**** SUPPLIED DATA
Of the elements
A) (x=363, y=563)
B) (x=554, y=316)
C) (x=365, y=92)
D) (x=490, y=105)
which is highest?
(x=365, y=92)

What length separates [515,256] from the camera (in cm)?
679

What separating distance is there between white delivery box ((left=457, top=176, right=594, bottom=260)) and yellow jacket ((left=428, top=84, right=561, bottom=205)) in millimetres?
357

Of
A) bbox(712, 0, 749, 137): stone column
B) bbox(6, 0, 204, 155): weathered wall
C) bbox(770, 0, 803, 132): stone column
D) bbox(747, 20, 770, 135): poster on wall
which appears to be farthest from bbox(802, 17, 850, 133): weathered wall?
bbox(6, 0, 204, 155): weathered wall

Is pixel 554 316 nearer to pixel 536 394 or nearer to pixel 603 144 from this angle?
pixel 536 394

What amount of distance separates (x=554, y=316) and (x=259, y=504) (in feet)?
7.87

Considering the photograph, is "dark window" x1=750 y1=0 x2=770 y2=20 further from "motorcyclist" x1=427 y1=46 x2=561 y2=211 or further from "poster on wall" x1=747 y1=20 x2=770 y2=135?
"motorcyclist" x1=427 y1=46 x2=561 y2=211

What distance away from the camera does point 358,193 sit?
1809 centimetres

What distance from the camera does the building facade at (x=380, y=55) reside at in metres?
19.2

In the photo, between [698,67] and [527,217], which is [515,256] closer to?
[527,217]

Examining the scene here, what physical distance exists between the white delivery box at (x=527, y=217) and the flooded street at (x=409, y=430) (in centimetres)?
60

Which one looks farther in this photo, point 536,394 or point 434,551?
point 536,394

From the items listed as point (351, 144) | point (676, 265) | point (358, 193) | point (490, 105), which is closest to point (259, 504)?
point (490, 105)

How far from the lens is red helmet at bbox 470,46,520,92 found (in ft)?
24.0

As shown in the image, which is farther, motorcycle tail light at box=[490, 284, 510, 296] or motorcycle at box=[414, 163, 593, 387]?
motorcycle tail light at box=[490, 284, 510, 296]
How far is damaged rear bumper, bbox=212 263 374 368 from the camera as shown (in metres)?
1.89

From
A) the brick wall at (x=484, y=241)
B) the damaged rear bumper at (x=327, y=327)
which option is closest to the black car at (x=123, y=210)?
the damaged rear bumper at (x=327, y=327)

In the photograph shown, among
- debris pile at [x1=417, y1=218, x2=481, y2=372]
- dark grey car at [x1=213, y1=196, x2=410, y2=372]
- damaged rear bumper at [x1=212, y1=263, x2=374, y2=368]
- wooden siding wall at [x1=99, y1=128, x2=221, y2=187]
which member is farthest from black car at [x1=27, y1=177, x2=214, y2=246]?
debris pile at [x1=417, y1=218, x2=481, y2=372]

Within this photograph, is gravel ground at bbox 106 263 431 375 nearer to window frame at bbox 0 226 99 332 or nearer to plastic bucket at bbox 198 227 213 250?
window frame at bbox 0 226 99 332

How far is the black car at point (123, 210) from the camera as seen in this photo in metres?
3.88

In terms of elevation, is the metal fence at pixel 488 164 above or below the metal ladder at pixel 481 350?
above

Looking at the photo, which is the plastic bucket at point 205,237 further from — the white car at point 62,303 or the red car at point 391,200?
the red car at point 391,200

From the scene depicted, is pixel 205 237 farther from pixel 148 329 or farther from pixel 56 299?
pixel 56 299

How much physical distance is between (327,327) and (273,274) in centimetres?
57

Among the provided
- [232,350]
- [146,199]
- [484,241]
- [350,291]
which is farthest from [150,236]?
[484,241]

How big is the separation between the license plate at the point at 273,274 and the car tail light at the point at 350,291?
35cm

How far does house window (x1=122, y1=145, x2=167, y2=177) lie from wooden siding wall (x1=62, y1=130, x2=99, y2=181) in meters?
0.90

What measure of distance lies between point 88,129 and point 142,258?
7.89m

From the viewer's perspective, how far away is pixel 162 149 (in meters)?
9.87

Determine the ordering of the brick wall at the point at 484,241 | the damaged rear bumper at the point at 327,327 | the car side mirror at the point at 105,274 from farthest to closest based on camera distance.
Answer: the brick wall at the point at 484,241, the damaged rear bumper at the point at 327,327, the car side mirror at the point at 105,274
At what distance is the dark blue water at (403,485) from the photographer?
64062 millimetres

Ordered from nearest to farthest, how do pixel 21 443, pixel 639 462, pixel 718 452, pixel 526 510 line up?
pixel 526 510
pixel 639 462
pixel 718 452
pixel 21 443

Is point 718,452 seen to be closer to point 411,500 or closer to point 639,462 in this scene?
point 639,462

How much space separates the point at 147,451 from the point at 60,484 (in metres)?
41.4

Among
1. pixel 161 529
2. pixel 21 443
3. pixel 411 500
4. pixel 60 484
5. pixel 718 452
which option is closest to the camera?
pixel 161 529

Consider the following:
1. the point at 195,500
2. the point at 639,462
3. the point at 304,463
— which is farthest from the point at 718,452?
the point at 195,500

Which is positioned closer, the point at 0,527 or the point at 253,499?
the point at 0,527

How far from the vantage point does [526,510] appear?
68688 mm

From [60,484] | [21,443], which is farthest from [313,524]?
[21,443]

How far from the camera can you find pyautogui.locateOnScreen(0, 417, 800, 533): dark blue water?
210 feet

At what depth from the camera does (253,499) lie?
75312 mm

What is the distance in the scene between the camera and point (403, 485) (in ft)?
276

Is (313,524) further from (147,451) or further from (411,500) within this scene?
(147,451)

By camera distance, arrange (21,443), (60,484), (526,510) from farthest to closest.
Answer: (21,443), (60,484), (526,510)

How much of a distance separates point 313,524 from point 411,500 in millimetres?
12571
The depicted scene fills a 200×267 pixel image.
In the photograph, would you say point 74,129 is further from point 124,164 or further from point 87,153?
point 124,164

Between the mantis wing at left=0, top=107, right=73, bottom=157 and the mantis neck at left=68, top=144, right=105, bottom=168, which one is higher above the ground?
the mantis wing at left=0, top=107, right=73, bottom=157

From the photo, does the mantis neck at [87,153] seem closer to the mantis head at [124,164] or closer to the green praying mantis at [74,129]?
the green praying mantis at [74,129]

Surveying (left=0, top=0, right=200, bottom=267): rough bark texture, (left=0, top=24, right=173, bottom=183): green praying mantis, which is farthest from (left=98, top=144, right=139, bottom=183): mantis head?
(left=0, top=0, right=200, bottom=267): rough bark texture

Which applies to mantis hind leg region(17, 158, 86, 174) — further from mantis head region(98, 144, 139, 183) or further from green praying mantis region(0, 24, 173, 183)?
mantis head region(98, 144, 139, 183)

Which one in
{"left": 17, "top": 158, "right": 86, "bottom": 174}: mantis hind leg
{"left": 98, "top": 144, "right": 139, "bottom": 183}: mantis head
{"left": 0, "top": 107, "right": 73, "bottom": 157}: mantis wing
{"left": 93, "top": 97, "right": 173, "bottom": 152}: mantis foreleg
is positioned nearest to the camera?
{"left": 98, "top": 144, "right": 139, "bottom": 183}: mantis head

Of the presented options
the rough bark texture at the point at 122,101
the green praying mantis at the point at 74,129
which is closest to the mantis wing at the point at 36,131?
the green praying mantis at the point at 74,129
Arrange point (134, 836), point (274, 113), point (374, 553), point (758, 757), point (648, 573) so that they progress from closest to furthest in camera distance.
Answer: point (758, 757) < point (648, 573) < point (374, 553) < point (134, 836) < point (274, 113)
********
* _WORK INSTRUCTIONS_
Write out the records shown above, exactly as they appear.

* _TASK RESULT_
Of the elements
A) (x=363, y=563)
B) (x=554, y=316)
C) (x=365, y=92)
D) (x=490, y=105)
which is highest?
(x=365, y=92)

What length separates [515,256] from the camera (in cm)?
679

What separating distance is there between white delivery box ((left=457, top=176, right=594, bottom=260)) and yellow jacket ((left=428, top=84, right=561, bottom=205)) in millimetres?
357

Of
A) bbox(712, 0, 749, 137): stone column
B) bbox(6, 0, 204, 155): weathered wall
C) bbox(770, 0, 803, 132): stone column
D) bbox(747, 20, 770, 135): poster on wall
which appears to be farthest from bbox(802, 17, 850, 133): weathered wall?
bbox(6, 0, 204, 155): weathered wall

Is pixel 554 316 nearer to pixel 536 394 or nearer to pixel 603 144 from this angle?
pixel 536 394

What amount of distance separates (x=554, y=316) and (x=259, y=504) (in feet)?
7.87

Considering the photograph, is "dark window" x1=750 y1=0 x2=770 y2=20 further from "motorcyclist" x1=427 y1=46 x2=561 y2=211 or further from "poster on wall" x1=747 y1=20 x2=770 y2=135?
"motorcyclist" x1=427 y1=46 x2=561 y2=211

What distance away from the camera does point 358,193 sit?
1809 centimetres

What distance from the camera does the building facade at (x=380, y=55) reside at in metres?
19.2

In the photo, between [698,67] and [527,217], which is [515,256] closer to?
[527,217]

Examining the scene here, what physical distance exists between the white delivery box at (x=527, y=217) and the flooded street at (x=409, y=430) (in centimetres)?
60

Which one looks farther in this photo, point 536,394 or point 434,551?
point 536,394

From the items listed as point (351, 144) | point (676, 265) | point (358, 193) | point (490, 105), which is closest to point (259, 504)?
point (490, 105)

How far from the lens is red helmet at bbox 470,46,520,92 found (in ft)?
24.0

As shown in the image, which is farther, motorcycle tail light at box=[490, 284, 510, 296] or motorcycle at box=[414, 163, 593, 387]?
motorcycle tail light at box=[490, 284, 510, 296]
How far is damaged rear bumper, bbox=212 263 374 368 from the camera as shown (in metres)?
1.89

From
A) the brick wall at (x=484, y=241)
B) the damaged rear bumper at (x=327, y=327)
which option is closest to the black car at (x=123, y=210)?
the damaged rear bumper at (x=327, y=327)

In the photograph shown, among
- debris pile at [x1=417, y1=218, x2=481, y2=372]
- dark grey car at [x1=213, y1=196, x2=410, y2=372]
- damaged rear bumper at [x1=212, y1=263, x2=374, y2=368]
- wooden siding wall at [x1=99, y1=128, x2=221, y2=187]
which member is farthest from black car at [x1=27, y1=177, x2=214, y2=246]?
debris pile at [x1=417, y1=218, x2=481, y2=372]

Within this photograph, is gravel ground at bbox 106 263 431 375 nearer to window frame at bbox 0 226 99 332 or nearer to plastic bucket at bbox 198 227 213 250?
window frame at bbox 0 226 99 332

How far is the black car at point (123, 210) from the camera as seen in this photo in metres?
3.88

In terms of elevation, is the metal fence at pixel 488 164 above or below the metal ladder at pixel 481 350?
above

Looking at the photo, which is the plastic bucket at point 205,237 further from — the white car at point 62,303 or the red car at point 391,200?
the red car at point 391,200

From the scene depicted, is pixel 205 237 farther from pixel 148 329 or farther from pixel 56 299?
pixel 56 299

How much physical distance is between (327,327) and (273,274) in centimetres?
57

Among the provided
- [232,350]
- [146,199]
- [484,241]
- [350,291]
which is farthest from [150,236]?
[484,241]

How big is the separation between the license plate at the point at 273,274 and the car tail light at the point at 350,291?
35cm

How far does house window (x1=122, y1=145, x2=167, y2=177) lie from wooden siding wall (x1=62, y1=130, x2=99, y2=181) in meters?
0.90

What measure of distance lies between point 88,129 and point 142,258?
7.89m

From the viewer's perspective, how far away is pixel 162 149 (in meters)?
9.87

Determine the ordering of the brick wall at the point at 484,241 | the damaged rear bumper at the point at 327,327 | the car side mirror at the point at 105,274 from farthest to closest based on camera distance.
Answer: the brick wall at the point at 484,241, the damaged rear bumper at the point at 327,327, the car side mirror at the point at 105,274
At what distance is the dark blue water at (403,485) from the photographer?
64062 millimetres

Ordered from nearest to farthest, how do pixel 21 443, pixel 639 462, pixel 718 452, pixel 526 510 line up?
pixel 526 510
pixel 639 462
pixel 718 452
pixel 21 443

Is point 718,452 seen to be closer to point 411,500 or closer to point 639,462 in this scene?
point 639,462

How much space separates the point at 147,451 from the point at 60,484 (in metres)?
41.4

Among
1. pixel 161 529
2. pixel 21 443
3. pixel 411 500
4. pixel 60 484
5. pixel 718 452
which option is closest to the camera?
pixel 161 529

Consider the following:
1. the point at 195,500
2. the point at 639,462
3. the point at 304,463
— which is farthest from the point at 718,452?
the point at 195,500

Which is positioned closer, the point at 0,527 or the point at 253,499?
the point at 0,527

How far from the vantage point does [526,510] appear?
68688 mm

From [60,484] | [21,443], which is farthest from [313,524]?
[21,443]

How far from the camera can you find pyautogui.locateOnScreen(0, 417, 800, 533): dark blue water?
210 feet

At what depth from the camera does (253,499) lie?
75312 mm

What is the distance in the scene between the camera and point (403, 485) (in ft)?
276

Is (313,524) further from (147,451) or further from (411,500) within this scene?
(147,451)

By camera distance, arrange (21,443), (60,484), (526,510) from farthest to closest.
Answer: (21,443), (60,484), (526,510)

How much of a distance separates point 313,524 from point 411,500 in millimetres?
12571
The depicted scene fills a 200×267 pixel image.
In the photograph, would you say point 74,129 is further from point 124,164 or further from point 87,153?
point 124,164

Between the mantis wing at left=0, top=107, right=73, bottom=157 and the mantis neck at left=68, top=144, right=105, bottom=168, which one is higher above the ground?
the mantis wing at left=0, top=107, right=73, bottom=157

From the photo, does the mantis neck at [87,153] seem closer to the mantis head at [124,164] or closer to the green praying mantis at [74,129]?
the green praying mantis at [74,129]

Surveying (left=0, top=0, right=200, bottom=267): rough bark texture, (left=0, top=24, right=173, bottom=183): green praying mantis, which is farthest from (left=98, top=144, right=139, bottom=183): mantis head?
(left=0, top=0, right=200, bottom=267): rough bark texture

Which applies to mantis hind leg region(17, 158, 86, 174) — further from mantis head region(98, 144, 139, 183) or further from green praying mantis region(0, 24, 173, 183)?
mantis head region(98, 144, 139, 183)

Which one in
{"left": 17, "top": 158, "right": 86, "bottom": 174}: mantis hind leg
{"left": 98, "top": 144, "right": 139, "bottom": 183}: mantis head
{"left": 0, "top": 107, "right": 73, "bottom": 157}: mantis wing
{"left": 93, "top": 97, "right": 173, "bottom": 152}: mantis foreleg
is positioned nearest to the camera?
{"left": 98, "top": 144, "right": 139, "bottom": 183}: mantis head

Of the presented options
the rough bark texture at the point at 122,101
the green praying mantis at the point at 74,129
which is closest to the mantis wing at the point at 36,131?
the green praying mantis at the point at 74,129
Arrange point (134, 836), point (274, 113), point (374, 553), point (758, 757), point (648, 573) so that they progress from closest to furthest in camera distance.
Answer: point (758, 757) < point (648, 573) < point (374, 553) < point (134, 836) < point (274, 113)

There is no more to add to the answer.